Japan almost doubled its economic growth forecast for the current fiscal year today, saying that strong business investment and a rebound in consumer spending could lift growth to its fastest pace in eight years.
The Cabinet Office said in its latest forecast that real gross domestic product (GDP) growth, which takes into account price changes, could be 3.5 per cent in the year ending March 2005, up from its earlier forecast of 1.8 per cent.
That would be the fastest pace since fiscal 1996/97. It also revised its forecast for nominal GDP growth to 1.8 per cent from 0.5 per cent, putting its forecasts in line with those of most private economists.
Brisk exports to China and a pick-up in capital spending and personal consumption have helped pull Japan's economy out of its decade-long slump in recent months. The economy grew at an annualised pace of 6.1 per cent in the January-March quarter, its best showing in more than a decade.
"Private demand has been very strong. We expect it to keep the economy bolstered even as the surge in exports wane," said Mr Naoki Murakami, senior economist at Goldman Sachs in Tokyo, who forecasts 3.7 per cent GDP growth in the current fiscal year.
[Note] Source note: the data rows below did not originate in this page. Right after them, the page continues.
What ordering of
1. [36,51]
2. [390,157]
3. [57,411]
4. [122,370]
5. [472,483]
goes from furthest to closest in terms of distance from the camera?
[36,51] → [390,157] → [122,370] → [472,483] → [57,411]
The Cabinet Office said it now forecast consumption in the private sector to rise 2.6 per cent in the current year rather than 1.1 per cent as previously seen.
It forecast corporate investment to rise 9.9 per cent rather than a previous 7.2 per cent.
That shows, one top government official said, that the export-led recovery was filtering through to the rest of the economy.
"The broadening of the economic recovery is becoming clearer. Smaller firms were lagging big firms quite a bit, but now (the recovery) is spreading to them," Mr Hideji Sugiyama, vice minister for economy, trade and industry, said.
For the following fiscal year starting next April, the Cabinet Office said it expected growth of "above 2 per cent" in real terms, or around 1.5 per cent in nominal terms.
Mr Donald Johnston, Secretary General of the Organisation for Economic Cooperation and Development (OECD), noted the strength of Japan's economy during a visit to Tokyo.
"It's going in the right direction so I do think (the revised forecast) is simply further evidence of confidence in the strength of the recovery," he told a news conference.